(Scene-based reasoning records)
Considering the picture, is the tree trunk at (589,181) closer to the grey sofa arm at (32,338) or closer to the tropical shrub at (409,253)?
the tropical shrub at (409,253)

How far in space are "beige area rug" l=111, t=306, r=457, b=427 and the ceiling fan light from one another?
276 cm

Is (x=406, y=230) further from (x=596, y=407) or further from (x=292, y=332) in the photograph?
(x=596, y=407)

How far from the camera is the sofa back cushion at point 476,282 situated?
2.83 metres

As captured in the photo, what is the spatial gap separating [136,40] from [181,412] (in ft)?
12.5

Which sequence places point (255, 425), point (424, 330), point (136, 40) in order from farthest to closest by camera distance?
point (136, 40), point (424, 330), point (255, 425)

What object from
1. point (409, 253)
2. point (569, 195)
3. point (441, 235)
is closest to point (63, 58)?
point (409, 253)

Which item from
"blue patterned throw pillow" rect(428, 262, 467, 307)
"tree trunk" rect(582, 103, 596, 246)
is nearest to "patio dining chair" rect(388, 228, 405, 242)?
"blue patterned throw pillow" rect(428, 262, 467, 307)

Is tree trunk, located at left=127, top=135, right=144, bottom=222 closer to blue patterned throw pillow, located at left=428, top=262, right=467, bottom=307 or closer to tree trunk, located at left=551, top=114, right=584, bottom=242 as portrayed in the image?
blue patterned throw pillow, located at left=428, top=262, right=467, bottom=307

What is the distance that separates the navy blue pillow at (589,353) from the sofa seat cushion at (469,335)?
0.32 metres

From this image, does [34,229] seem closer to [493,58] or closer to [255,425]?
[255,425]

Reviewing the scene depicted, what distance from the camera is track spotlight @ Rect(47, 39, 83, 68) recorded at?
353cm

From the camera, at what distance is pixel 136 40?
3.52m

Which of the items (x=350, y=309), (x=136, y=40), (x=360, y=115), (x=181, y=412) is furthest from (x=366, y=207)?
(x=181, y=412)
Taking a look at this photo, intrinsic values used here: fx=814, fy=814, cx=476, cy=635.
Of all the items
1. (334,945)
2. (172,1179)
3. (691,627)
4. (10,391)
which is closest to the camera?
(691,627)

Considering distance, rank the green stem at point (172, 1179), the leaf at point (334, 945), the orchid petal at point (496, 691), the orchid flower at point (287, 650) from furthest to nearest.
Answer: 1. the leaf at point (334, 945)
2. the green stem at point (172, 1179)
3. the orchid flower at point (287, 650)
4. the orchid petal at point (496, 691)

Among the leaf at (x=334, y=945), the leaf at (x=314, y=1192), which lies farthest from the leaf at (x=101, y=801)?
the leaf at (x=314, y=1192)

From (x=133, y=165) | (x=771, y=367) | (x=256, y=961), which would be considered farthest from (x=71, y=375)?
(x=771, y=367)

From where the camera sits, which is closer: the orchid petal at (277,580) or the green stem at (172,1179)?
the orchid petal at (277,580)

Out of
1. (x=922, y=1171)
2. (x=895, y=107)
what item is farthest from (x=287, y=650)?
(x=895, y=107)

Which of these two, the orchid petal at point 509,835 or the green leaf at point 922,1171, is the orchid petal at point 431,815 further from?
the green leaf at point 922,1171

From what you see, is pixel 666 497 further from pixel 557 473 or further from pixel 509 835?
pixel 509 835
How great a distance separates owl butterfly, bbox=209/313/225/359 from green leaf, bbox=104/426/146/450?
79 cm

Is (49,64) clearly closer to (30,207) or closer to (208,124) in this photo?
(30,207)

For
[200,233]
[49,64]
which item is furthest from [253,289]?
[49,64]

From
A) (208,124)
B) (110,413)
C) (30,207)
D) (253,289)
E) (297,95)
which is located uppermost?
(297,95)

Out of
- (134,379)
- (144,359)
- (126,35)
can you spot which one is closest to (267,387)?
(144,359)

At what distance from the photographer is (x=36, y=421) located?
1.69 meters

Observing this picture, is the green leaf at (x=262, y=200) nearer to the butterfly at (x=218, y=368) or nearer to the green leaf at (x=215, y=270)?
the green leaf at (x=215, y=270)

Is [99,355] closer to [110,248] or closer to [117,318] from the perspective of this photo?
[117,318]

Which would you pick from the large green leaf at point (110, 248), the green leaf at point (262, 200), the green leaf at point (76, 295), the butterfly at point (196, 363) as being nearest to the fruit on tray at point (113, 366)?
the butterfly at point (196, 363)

:: The task ::
From the line containing "From what you" through the closing line of the material above, return every line exactly and omit all others.

:: Output for this task ::
From what you see, is pixel 666 497 further from pixel 557 473 or further from pixel 509 835?
pixel 509 835
How great a distance separates owl butterfly, bbox=209/313/225/359 from green leaf, bbox=104/426/146/450?
79 cm

Is (49,64) clearly closer to (30,207) or closer to (208,124) in this photo?
(30,207)

For
[200,233]
[49,64]
which item is furthest from [253,289]?
[49,64]

From
A) (208,124)
B) (110,413)
C) (30,207)
D) (253,289)
E) (297,95)
which is located uppermost?
(297,95)

Out of
- (134,379)
- (144,359)
- (126,35)
can you spot which one is closest to (267,387)?
(144,359)

At what distance from the photographer is (x=36, y=421) located?
1.69 meters

Observing this picture, is the green leaf at (x=262, y=200) nearer to the butterfly at (x=218, y=368) or nearer to the green leaf at (x=215, y=270)?
the green leaf at (x=215, y=270)

Is [99,355] closer to [110,248] or closer to [117,318] from the perspective of this photo?
[117,318]

Which would you pick from the large green leaf at point (110, 248), the green leaf at point (262, 200), the green leaf at point (76, 295), the butterfly at point (196, 363) as being nearest to the fruit on tray at point (113, 366)?
the butterfly at point (196, 363)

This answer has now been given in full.